Corporate earnings are set to revive on a combination of good monsoon, falling interest rates and salary hikes for government employees. Yet, they may not be good enough to justify the expensive valuations that most stocks are quoting at, feels Nilesh Shetty, equity fund manager, Quantum Mutual Fund.

January 20, 2017 / 13:37 IST

Corporate earnings growth is set to revive on a combination of good monsoon, falling interest rates and salary hikes for government employees. Yet, it may not be good enough to justify the expensive valuations that most stocks are quoting at, feels Nilesh Shetty, equity fund manager, Quantum Mutual Fund.

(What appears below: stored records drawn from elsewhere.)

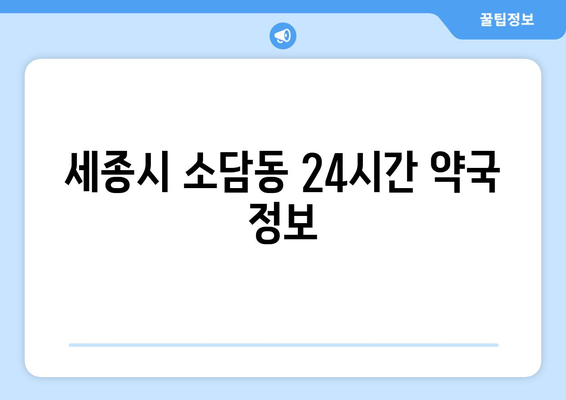 꿀팁정보

세종시 소담동 24시간 약국 정보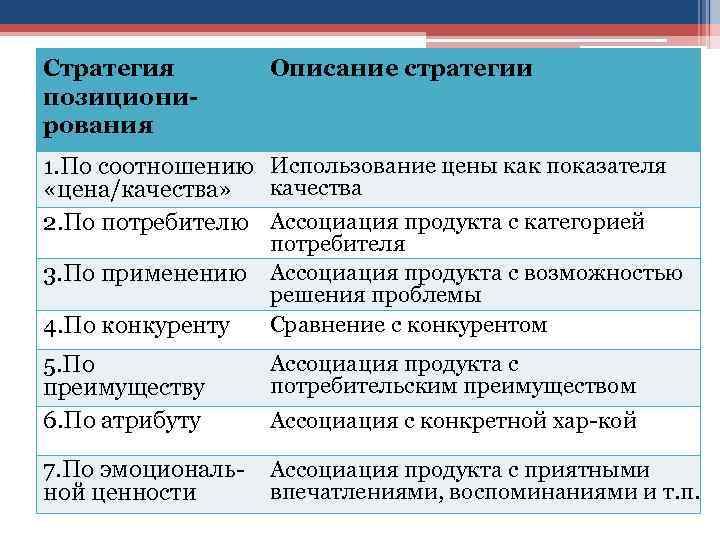 | Стратегия позиционирования | Описание стратегии |
|---|---|
| 1.По соотношению «цена/качества» | Использование цены как показателя качества |
| 2.По потребителю | Ассоциация продукта с категорией потребителя |
| 3.По применению | Ассоциация продукта с возможностью решения проблемы |
| 4.По конкуренту | Сравнение с конкурентом |
| 5.По преимуществу | Ассоциация продукта с потребительским преимуществом |
| 6.По атрибуту | Ассоциация с конкретной хар-кой |
| 7.По эмоциональной ценности | Ассоциация продукта с приятными впечатлениями, воспоминаниями и т.п. |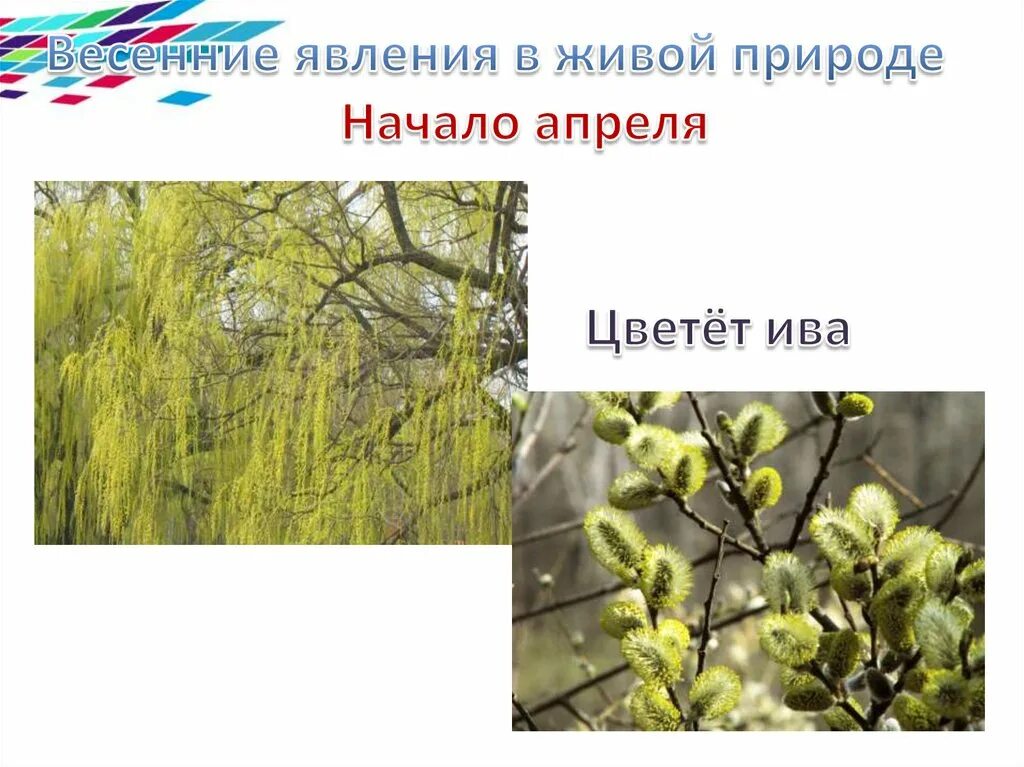 Весенние явления в живой природе

Начало апреля

Цветёт ива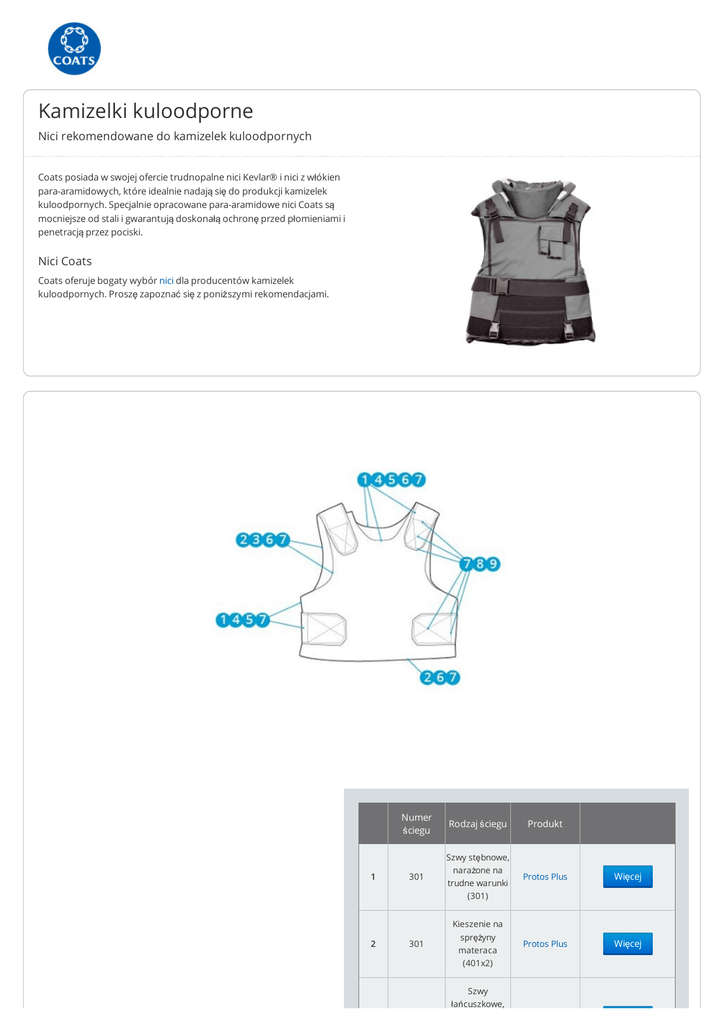 COATS

Kamizelki kuloodporne

Nici rekomendowane do kamizelek kuloodpornych

Coats posiada w swojej ofercie trudnopalne nici Kevlar® i nici z włókien para-aramidowych, które idealnie nadają się do produkcji kamizelek kuloodpornych. Specjalnie opracowane para-aramidowe nici Coats są mocniejsze od stali i gwarantują doskonałą ochronę przed płomieniami i penetracją przez pociski.

Nici Coats

Coats oferuje bogaty wybór nici dla producentów kamizelek kuloodpornych. Proszę zapoznać się z poniższymi rekomendacjami.

1 4 5 6 7

2 3 6 7

7 8 9

1 4 5 7

2 6 7

| | Numer ściegu | Rodzaj ściegu | Produkt | |
|---|---|---|---|---|
| 1 | 301 | Szwy stębnowe, narażone na trudne warunki (301) | Protos Plus | Więcej |
| 2 | 301 | Kieszenie na sprężyny materaca (401x2) | Protos Plus | Więcej |
| | | Szwy łańcuszkowe, | | |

“When we look at company valuations even after factoring in strong recovery in earnings, they still looks very expensive,” Shetty said in an interview to moneycontrol.com. “Over the last couple of months we have been selling out of stocks or trimming them,” he said.

In February, Quantum was holding less than 5 percent of its equity portfolio in cash. The cash holding was now risen to a little over 10 percent, Shetty said, adding that the money would be deployed whenever there is a steep correction in prices.

Benchmark indices have been under pressure over the last couple of weeks after a near 30 percent rally from the lows in February this year.

Concerns about an imminent rate hike by the US Fed by December end, and buzz of a banking sector crisis in the Eurozone have tempered the mood in global equity markets of late.

Shetty feels India will fare better relative to other global markets unless the situation at the Indo-Pak border worsens.

“In the near term, we don’t think anything dramatic will happen unless there are some geopolitical tensions like we saw yesterday (referring to the strike),” Shetty said.

He said current stock prices are factoring in a corporate earnings recovery in December and March quarters.

“If that does not happen we are expecting some correction in the market; overall market will remain range-bound,” he said.

Shetty’s fund has a big exposure to ‘consumer discretionary’ companies, mostly two and four wheeler firms.

“We hold largely sectors linked to consumer spending; we also have a large allocation to utility companies, which we picked up last year,” Shetty said.

He is bearish on fast moving consumer goods for nearly 5-6 years now.

“Although they are good companies but the valuations that they are trading at does not make sense to us,” he said.

On banking stocks, Shetty said he would wait for the balance sheets to show signs of improvement before putting big money into them.